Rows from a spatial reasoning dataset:
___

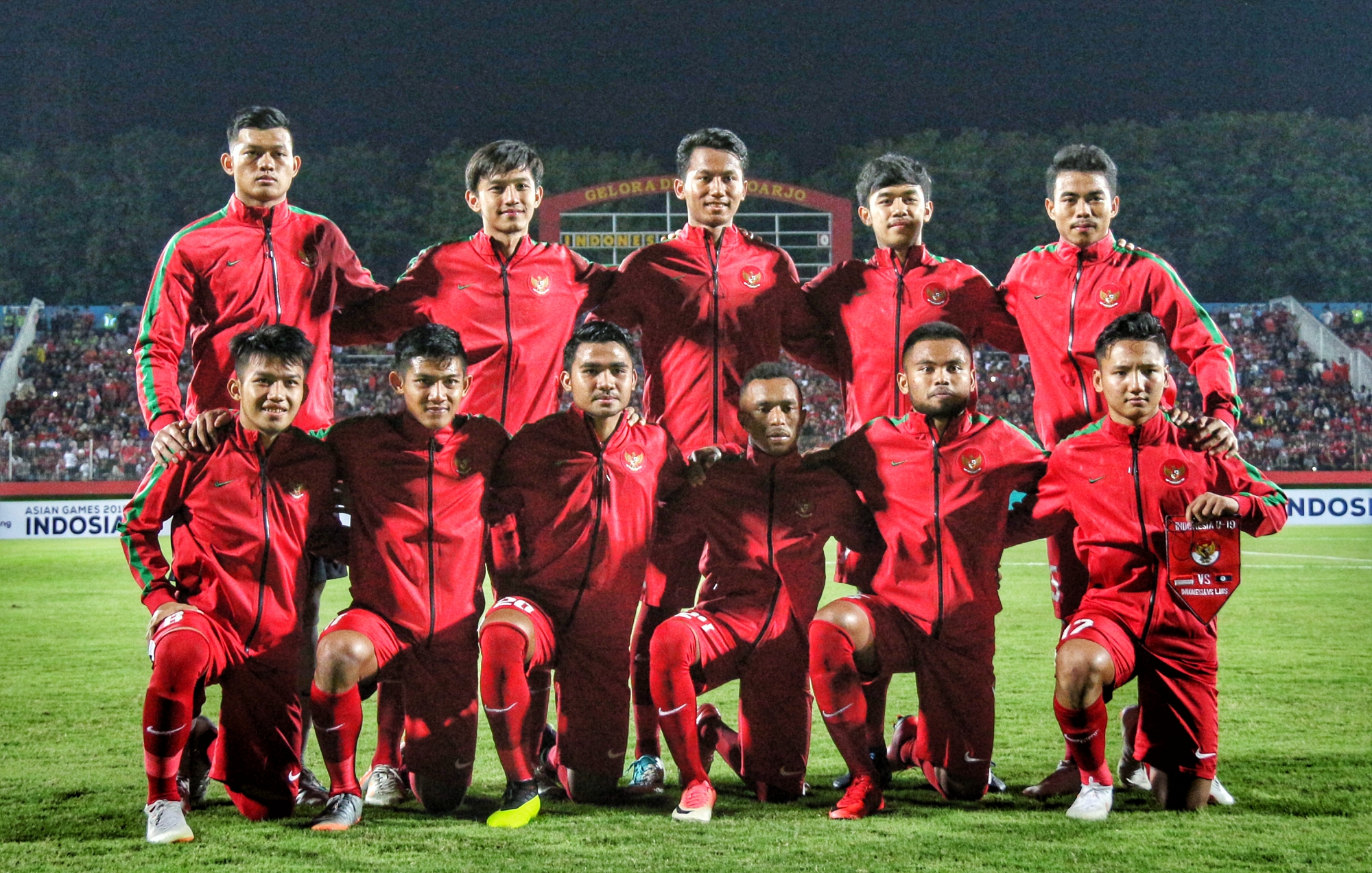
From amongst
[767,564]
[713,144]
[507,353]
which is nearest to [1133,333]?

___

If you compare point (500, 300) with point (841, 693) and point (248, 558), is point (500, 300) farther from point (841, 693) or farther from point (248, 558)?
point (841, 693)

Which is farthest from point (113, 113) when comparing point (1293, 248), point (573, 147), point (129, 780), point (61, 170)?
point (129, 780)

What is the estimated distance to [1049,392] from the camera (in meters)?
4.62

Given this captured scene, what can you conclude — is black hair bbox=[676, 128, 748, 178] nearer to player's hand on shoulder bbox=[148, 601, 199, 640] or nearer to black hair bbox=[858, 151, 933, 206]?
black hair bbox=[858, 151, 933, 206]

___

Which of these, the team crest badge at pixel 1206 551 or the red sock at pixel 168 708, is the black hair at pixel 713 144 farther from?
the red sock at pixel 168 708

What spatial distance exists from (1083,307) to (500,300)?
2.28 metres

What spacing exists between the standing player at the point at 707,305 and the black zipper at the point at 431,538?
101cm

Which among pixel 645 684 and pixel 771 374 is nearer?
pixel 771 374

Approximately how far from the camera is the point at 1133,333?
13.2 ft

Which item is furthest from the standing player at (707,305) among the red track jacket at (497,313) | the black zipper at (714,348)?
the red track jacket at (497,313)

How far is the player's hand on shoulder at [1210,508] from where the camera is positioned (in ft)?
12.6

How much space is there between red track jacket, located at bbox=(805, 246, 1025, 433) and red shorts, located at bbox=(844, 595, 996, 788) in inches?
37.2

___

### STATED EXERCISE
Gather every line from the items above that contains the word "pixel" and copy each of those lines in full.

### RESULT BELOW
Which of these, the team crest badge at pixel 1206 551 or the red sock at pixel 168 708, is the black hair at pixel 713 144 farther from?
the red sock at pixel 168 708
Which among pixel 645 684 and pixel 771 374 is nearer?
pixel 771 374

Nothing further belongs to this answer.